What Ways Can The Transfer Of Learning Take Place ? There are three main ways for this process: Developed in one situation, and used in another. PRO-ACTIVE The influence is known as PRO-ACTIVE. Many examples occur in sports that are similar, especially various racket sports.
The Effects Of Transfer: Skills that are developed in a similar situation are usually beneficial to ones in another situation. Personally, I have found that developing a skill in one racket sport has a positive effect when playing another. However, it seems that larger, more gross movements are the only skills that prove to make a positive transfer.
The more specific the practice or training drills can be to the sport [competitive settings and demands], the more effective they will be in enhancing competitive performances. Maximising the similarity between the practice and competition will produce the best results in terms of competition play. This is also true for different sports. In general, motor skills are highly specific and transfer of learning between different motor skills is quite small. If transfer of learning from the practice session to the game or competitive situations is to be maximised, the demands of the practice session should relate closely to the demands of the sport itself.
Fine movements require very specific practice and are not usually learnt or transferred into another sport. Examples include: Grip positioning on the racket. Ball contact on the racket. Pressure on the racket and grip. Negative transfer refers to a situation where generally, the skills may be similar between the sport, but in reality the techniques are very different.
What Ways Can The Transfer Of Learning Take Place ? autonomous Training to a point where players become autonomous is essential at the highest level of performance. The more specific the practice or training drills can be to the sport [competitive settings and demands], the more effective they will be in enhancing competitive performances. If transfer of learning from the practice session to the game or competitive situations is to be maximised, the demands of the practice session should relate closely to the demands of the sport itself.
When teaching new skills or altering established and skills already learnt, it is common practice to break skills into component parts and "build" the movement patterns in stages. This "part" approach is most effective when the skill to be learned is complex and has clearly defined natural breaks or components (e.g., a gymnastics routine). Such an approach to learning [or modification] however, may be of little to no value when the skill is essentially continuous with no natural breaks (such as in running, swimming). Mental practice, when interspersed with physical practice, under some circumstances assists in both immediate and long-term sports performance improvements. Athletes in sprinting events often exhibit various mental practices before a race, some of which I too have adopted in order to prepare myself for a race.

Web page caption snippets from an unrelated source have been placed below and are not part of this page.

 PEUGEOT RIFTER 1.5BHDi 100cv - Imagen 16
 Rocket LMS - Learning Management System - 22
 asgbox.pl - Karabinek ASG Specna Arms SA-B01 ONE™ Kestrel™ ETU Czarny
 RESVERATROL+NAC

This is a good example of how a mental transfer of learning can focus the mind on the task.
Massed practices that lead to high levels of fatigue and performance deterioration, in the long-run, seem to be just as effective for developing skills as well-spaced practice sessions which allow recovery and the maintenance of good practice standards. However, too much excessively massed practice can be detrimental to learning and other factors associated with performance. It would be advised to use the spaced practice and recovery opportunities rather than excessive overloading. Sprint starts in training are a good example of a skill that is best learnt in spaced practises. Merged within other training skills and sprinting related events, I find starts are best learned in spells along with the other parts of the sprint to break each component down within the run and work separately with every aspect. Once each component has been learnt, putting the whole sequence together is made much easier for the student and once the transfer is broken down.

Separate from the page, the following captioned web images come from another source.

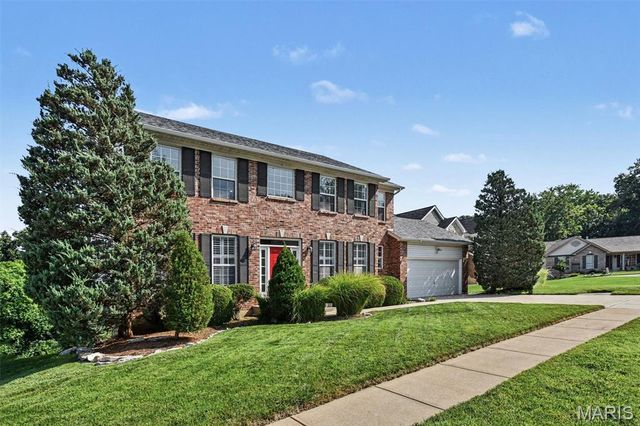 7445 Stream Valley Court, St Louis, MO 63129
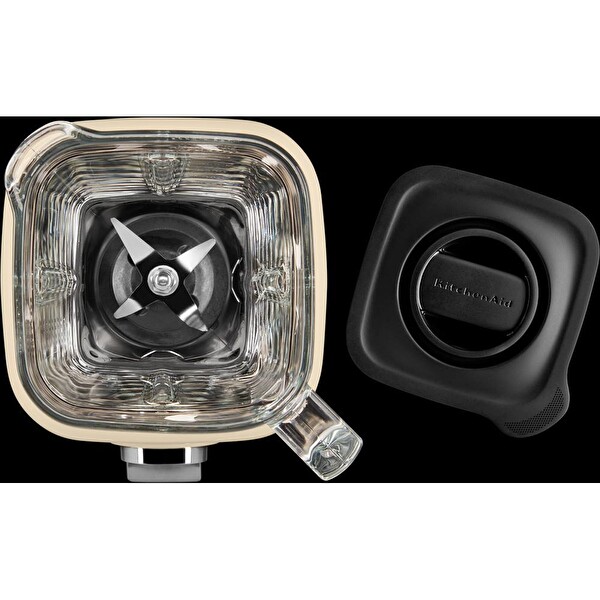 KitchenAid K400 Artisan 5KSB4026EAC Almond Cream Blender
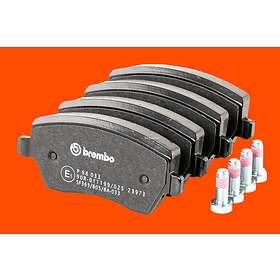Brembo Bromsbeläggssats P 68 033
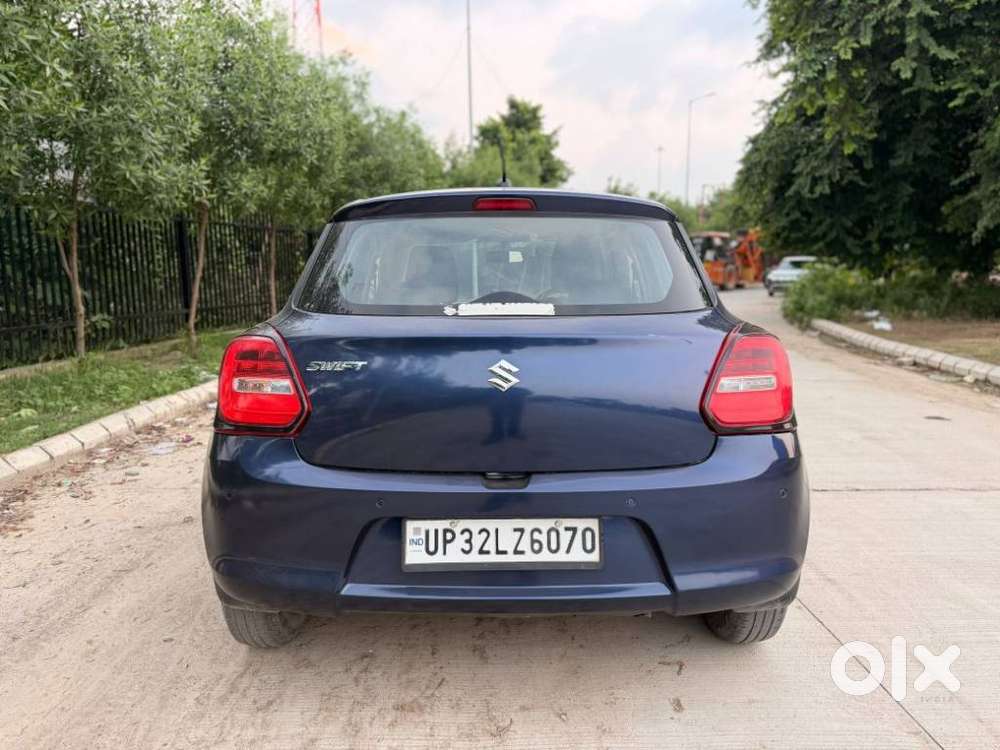 Maruti Suzuki Swift Vxi Ags, 2021
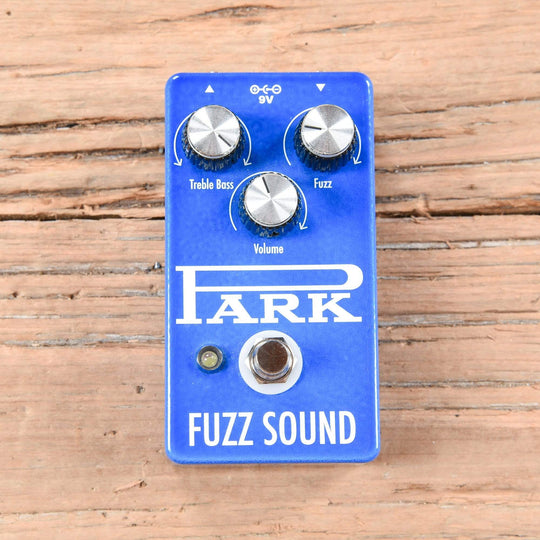 Earthquaker Devices Park Fuzz Sound Vintage Fuzz Tone Effects and Pedals / Fuzz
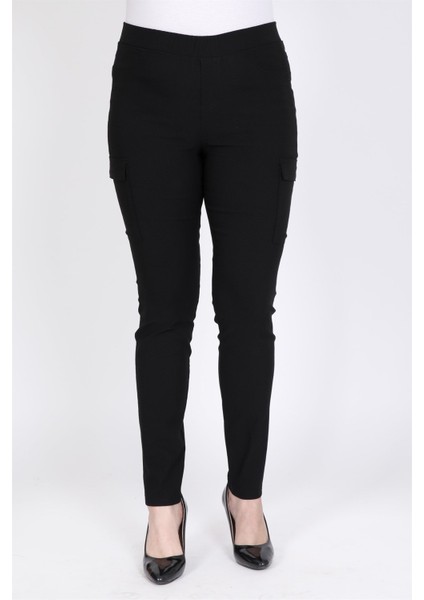 Beli Lastikli Kargo Pantolon 35318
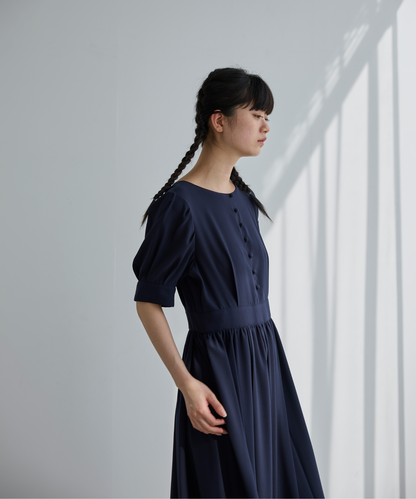 ≪通常販売≫walnut button one piece （ウォルナットボタンワンピース）≪2026年04月20日12:00販売開始≫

Skills that are taken directly from one situation, and applied to another. A practice whereby a skill is transferred form one side of the body to the other. The ability of using both feet is a great advantage in a sporting situation. The use of Bilateral transfer is common in all methods of learning, although it usually occurs in smaller less significant movements. Many players tend to have a dominant side of their body which they prefer to use during sport (e.g. left handed tennis players).
It seems that the best players within their sport have adapted this transfer to a point where they have almost become Automonous in their movements. Players like Zinadine Zedane are a good example of people that have developed the Bilateral learning to become one of the most efficient players in the world. His ability to perform a skill with maximum certainty and minimum outlay of effort is evident in his play. This type of transfer does not always prove to be positive. The influence of one sporting skill sometimes lowers the ability to perform another. unequal. A transfer where the process hinders the performance of a player is known as unequal.

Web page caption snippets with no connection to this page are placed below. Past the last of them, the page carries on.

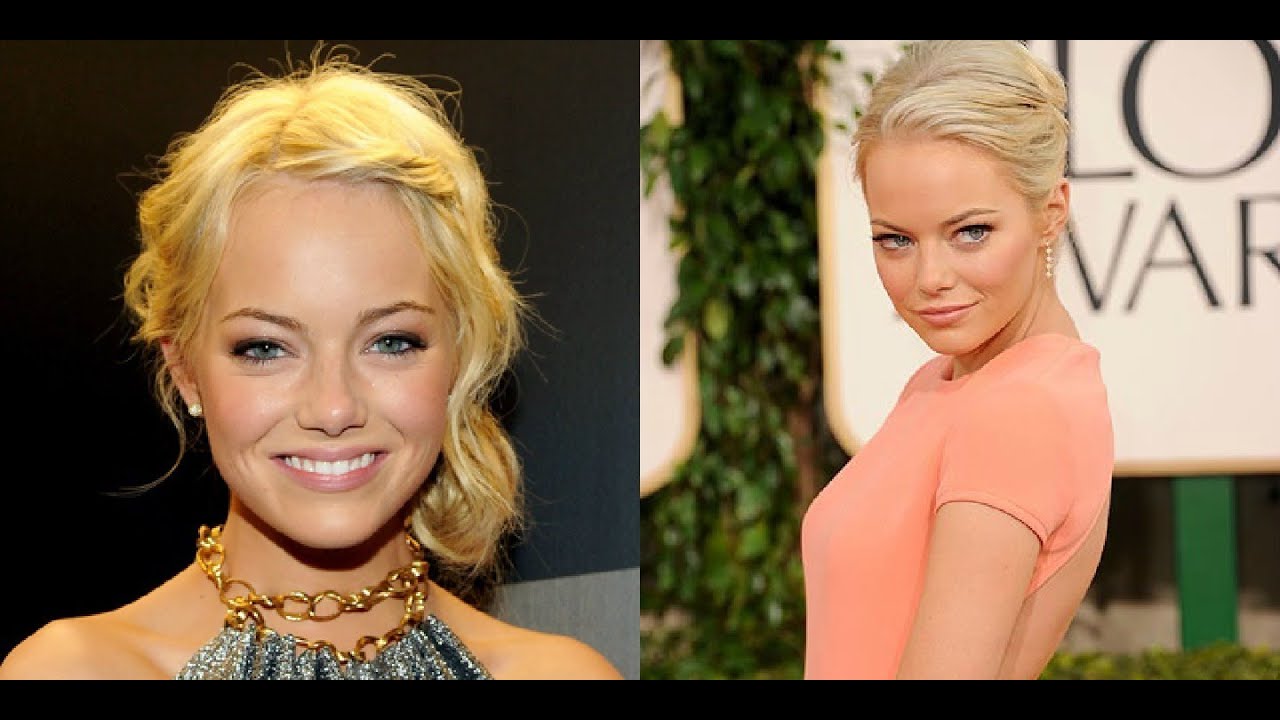 Emma Stone Makeup Tutorial - Celebrity Look-alike - Beauty Smartie xeverygirlx
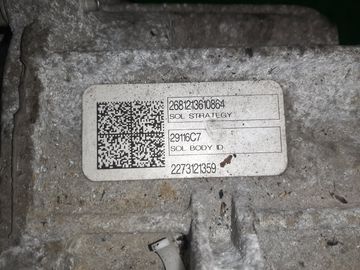 АКПП НА FORD EXPLORER U502 T35PDED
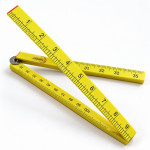 Meter Stick Plastic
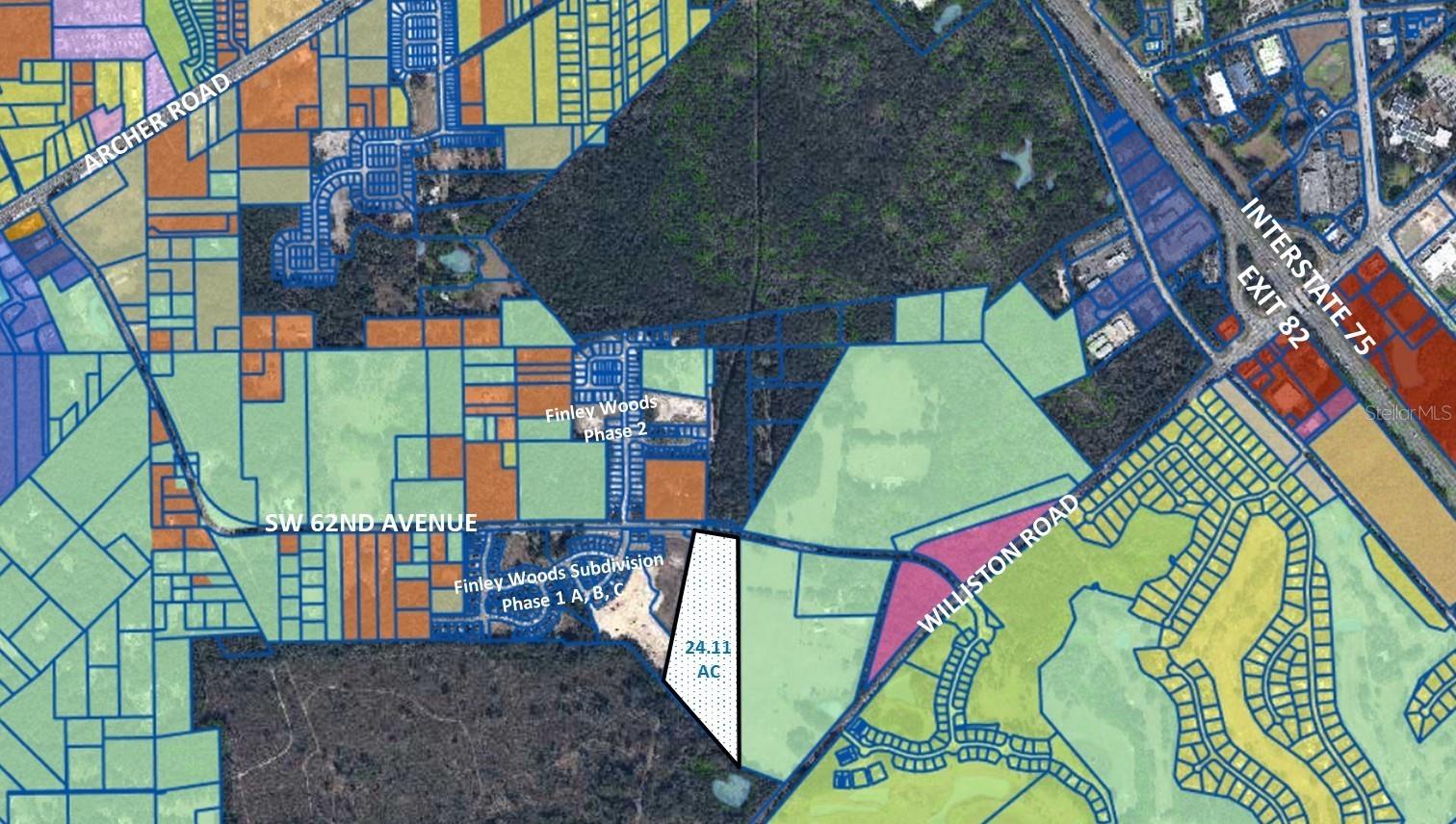 24.11 Acres Sw 62nd Ave, FL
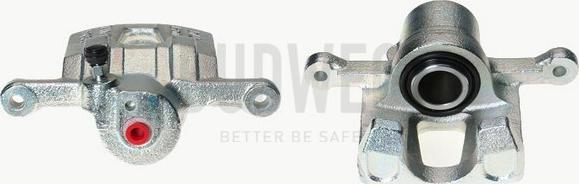 Budweg Caliper 343391 - Bremžu suports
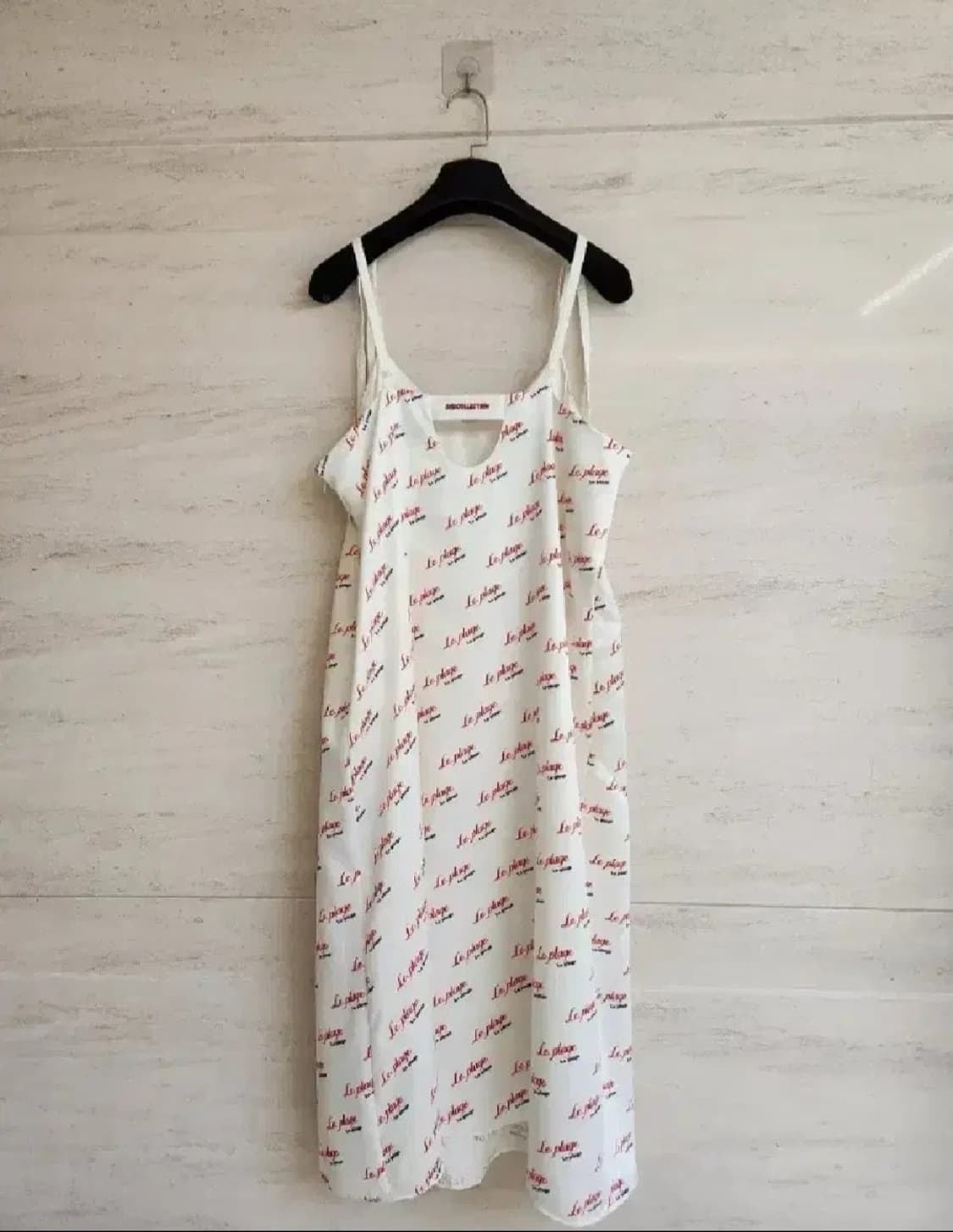 오아이오아이 슬립 원피스(거의새거) 상품이미지3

Within my own sport, this is also true to say. Athletics is a very specific sport to learn in techniques and styles. I have learnt that it is of no benefit to my athletics style to participate in nearly all the other sports. I helps in some aspects like stamina, but the varying techniques in sprinting between the sports contradict the outer. With different goals, the styles of both contradict the other. The development of adaptability and response flexibility should not go outside of the activity itself. It would be wrong to assume that improvements in cycling will somehow transfer to kayaking speed. Even within a sport, it would be incorrect to assume that movement patterns which would never arise in a competitive performance, such as those developed by "drills," contribute to performance improvements.